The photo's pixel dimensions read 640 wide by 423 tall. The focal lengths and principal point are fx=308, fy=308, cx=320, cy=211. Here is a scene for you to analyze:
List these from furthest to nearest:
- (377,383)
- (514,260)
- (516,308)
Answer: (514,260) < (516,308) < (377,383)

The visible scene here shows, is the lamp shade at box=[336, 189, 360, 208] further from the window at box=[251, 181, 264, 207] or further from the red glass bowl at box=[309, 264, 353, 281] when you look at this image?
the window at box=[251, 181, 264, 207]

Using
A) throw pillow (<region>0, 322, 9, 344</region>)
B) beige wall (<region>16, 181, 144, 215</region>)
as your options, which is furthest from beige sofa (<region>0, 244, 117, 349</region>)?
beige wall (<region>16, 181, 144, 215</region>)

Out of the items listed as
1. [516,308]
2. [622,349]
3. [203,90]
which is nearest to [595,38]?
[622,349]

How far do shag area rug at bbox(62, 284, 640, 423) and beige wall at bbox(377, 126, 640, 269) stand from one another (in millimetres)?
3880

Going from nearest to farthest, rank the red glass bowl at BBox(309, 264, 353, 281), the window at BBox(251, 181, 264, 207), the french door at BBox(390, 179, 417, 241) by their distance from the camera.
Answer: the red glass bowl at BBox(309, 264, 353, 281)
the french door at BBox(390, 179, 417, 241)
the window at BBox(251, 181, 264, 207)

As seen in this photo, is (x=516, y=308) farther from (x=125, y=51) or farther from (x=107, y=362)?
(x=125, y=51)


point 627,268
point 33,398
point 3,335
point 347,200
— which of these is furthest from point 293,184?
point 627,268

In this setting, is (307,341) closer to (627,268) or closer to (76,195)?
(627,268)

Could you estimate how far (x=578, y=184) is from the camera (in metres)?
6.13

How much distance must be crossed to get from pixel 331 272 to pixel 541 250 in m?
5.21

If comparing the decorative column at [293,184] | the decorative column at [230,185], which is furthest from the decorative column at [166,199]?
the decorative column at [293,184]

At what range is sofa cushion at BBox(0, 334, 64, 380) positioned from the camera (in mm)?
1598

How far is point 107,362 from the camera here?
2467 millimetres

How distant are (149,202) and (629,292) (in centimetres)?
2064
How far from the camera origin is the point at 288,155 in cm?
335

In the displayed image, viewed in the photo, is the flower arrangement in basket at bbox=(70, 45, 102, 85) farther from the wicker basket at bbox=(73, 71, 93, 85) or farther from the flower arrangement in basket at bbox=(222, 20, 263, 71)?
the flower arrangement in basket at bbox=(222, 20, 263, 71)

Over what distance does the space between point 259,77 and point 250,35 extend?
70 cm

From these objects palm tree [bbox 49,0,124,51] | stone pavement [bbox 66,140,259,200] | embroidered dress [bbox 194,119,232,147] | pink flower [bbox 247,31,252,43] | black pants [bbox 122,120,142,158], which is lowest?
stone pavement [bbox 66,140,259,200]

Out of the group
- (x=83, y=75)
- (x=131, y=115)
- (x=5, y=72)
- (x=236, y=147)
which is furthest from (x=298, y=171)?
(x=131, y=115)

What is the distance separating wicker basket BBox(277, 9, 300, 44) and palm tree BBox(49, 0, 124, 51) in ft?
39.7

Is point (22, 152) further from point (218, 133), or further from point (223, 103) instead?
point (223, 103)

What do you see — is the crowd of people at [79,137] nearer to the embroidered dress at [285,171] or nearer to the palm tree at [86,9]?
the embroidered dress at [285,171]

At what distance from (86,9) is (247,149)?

──────

# What is being asked
From the line holding "At what range" to the last line of the records, quote each line exactly and add nothing.

# Exercise response
At what range is sofa cushion at BBox(0, 334, 64, 380) positioned from the camera (in mm)?
1598

How far is point 107,362 from the camera here?
2467 millimetres

How distant are (149,202) and (629,292) (in centimetres)?
2064
How far from the camera origin is the point at 288,155 in cm?
335

In the displayed image, viewed in the photo, is the flower arrangement in basket at bbox=(70, 45, 102, 85) farther from the wicker basket at bbox=(73, 71, 93, 85) or farther from the flower arrangement in basket at bbox=(222, 20, 263, 71)?
the flower arrangement in basket at bbox=(222, 20, 263, 71)

Over what distance does the space between point 259,77 and point 250,35 extend?
70 cm

From these objects palm tree [bbox 49,0,124,51] | stone pavement [bbox 66,140,259,200] | embroidered dress [bbox 194,119,232,147] | pink flower [bbox 247,31,252,43] | black pants [bbox 122,120,142,158], which is lowest?
stone pavement [bbox 66,140,259,200]

Out of the group
- (x=83, y=75)
- (x=131, y=115)
- (x=5, y=72)
- (x=236, y=147)
which is furthest from (x=298, y=171)?
(x=131, y=115)

What is the distance separating wicker basket BBox(277, 9, 300, 44) and palm tree BBox(49, 0, 124, 51) in ft?
39.7

Is point (22, 152) further from point (218, 133), or further from point (223, 103) instead?
point (223, 103)

What do you see — is the crowd of people at [79,137] nearer to the embroidered dress at [285,171] or nearer to the palm tree at [86,9]?
the embroidered dress at [285,171]

At what distance from (86,9) is (247,149)?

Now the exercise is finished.